29 Jun United By Brand
Brands are what unite is, reaching across language and culture. Starbucks is where the world comes together. Were we naive to think we would escape the dreadful corporate with its truly terrible coffee? Yes, probably. The first shock was early on. There’s a Starbucks in the Grande Place in Brussels – right there beside the fantastic old buildings clustered timelessly around the cobbled square, there it is with its telltale green logo (Medusa with a smiley face). The only place we didn’t see one was Sofia – and that doesn’t mean there isn’t a Sofia branch, simply that we were spared it. In Istanbul, it’s proudly located on Taksim Square serving the young and trendy along with the Turkish coffee refusniks. McDonalds has been global for ages and it has begun to merge into the background, its signs now starting to age and fade, already part of the trans-European vernacular. H&M, Accessorise, they’re all there or thereabouts. Very depressing, very banal.

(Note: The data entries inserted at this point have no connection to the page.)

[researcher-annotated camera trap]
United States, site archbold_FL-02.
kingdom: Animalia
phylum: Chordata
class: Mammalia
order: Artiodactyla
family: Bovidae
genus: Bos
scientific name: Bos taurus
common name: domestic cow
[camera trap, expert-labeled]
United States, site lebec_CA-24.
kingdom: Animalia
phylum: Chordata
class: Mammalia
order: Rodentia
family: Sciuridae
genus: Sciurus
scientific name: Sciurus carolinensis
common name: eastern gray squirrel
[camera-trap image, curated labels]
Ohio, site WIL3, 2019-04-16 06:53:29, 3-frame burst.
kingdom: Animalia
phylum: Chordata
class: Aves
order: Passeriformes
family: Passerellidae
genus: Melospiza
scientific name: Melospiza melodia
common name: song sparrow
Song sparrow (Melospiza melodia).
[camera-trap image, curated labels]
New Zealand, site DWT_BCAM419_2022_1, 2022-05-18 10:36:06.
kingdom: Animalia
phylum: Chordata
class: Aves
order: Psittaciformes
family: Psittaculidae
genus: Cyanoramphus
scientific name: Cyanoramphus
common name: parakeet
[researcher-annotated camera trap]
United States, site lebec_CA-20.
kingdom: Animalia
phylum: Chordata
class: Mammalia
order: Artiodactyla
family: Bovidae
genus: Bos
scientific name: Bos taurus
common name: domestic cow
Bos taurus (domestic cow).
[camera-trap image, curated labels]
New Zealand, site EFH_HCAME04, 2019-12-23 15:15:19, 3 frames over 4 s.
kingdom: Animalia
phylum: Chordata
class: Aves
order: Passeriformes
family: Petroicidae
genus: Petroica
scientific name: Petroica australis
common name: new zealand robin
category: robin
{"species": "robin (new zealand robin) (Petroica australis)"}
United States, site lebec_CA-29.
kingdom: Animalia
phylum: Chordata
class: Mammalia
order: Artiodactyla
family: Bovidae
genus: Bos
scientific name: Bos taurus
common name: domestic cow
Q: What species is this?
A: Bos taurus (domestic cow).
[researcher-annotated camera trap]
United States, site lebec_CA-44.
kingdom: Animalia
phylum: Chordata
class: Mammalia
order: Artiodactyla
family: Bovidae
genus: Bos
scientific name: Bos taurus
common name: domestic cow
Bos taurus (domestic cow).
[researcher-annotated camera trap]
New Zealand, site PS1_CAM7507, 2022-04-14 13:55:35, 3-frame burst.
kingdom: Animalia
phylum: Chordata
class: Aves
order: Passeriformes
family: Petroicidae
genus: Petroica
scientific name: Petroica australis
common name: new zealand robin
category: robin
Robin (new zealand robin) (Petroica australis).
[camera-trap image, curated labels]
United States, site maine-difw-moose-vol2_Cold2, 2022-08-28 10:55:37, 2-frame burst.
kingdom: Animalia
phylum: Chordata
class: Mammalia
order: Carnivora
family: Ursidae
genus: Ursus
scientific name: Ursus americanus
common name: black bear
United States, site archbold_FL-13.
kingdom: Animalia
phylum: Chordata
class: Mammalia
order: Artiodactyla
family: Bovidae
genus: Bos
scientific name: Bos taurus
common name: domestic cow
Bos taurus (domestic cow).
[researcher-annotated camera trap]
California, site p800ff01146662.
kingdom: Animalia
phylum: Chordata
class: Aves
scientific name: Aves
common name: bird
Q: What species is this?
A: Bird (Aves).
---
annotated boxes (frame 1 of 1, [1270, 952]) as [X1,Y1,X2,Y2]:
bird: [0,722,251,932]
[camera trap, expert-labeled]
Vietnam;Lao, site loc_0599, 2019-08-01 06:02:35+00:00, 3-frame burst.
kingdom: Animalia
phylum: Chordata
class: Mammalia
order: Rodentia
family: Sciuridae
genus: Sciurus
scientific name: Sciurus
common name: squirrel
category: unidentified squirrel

Before I start to act my age and sound disapproving, the mobile networks have been amazing. For someone who still thinks that flicking a switch on the wall to operate light, heat, sound and vision is a kind of magic, the fact that I could turn on my little phone in London and Istanbul and all points in between and pick up messages and emails was miraculous. And always with a delightful welcome message saying how happy Belgium, France, Germany, Austria, Slovenia, Croatia, Bulgaria, Turkey were to see me in their country. As I said in an earlier post, it was only in Serbia that no Welcome message pinged into texts, but the YUMTS YUGO3 network was welcome in itself.
Similarly with WIFI – even the most basic hotel or hostel has free WIFI so you can hook up wherever and whenever you want. Cafes and restaurants too. The world is young and online. Whether it’s good or bad, happy or sad, is probably irrelevant. It’s happened. (Minority report request from himself who thinks all this is a very bad thing indeed!)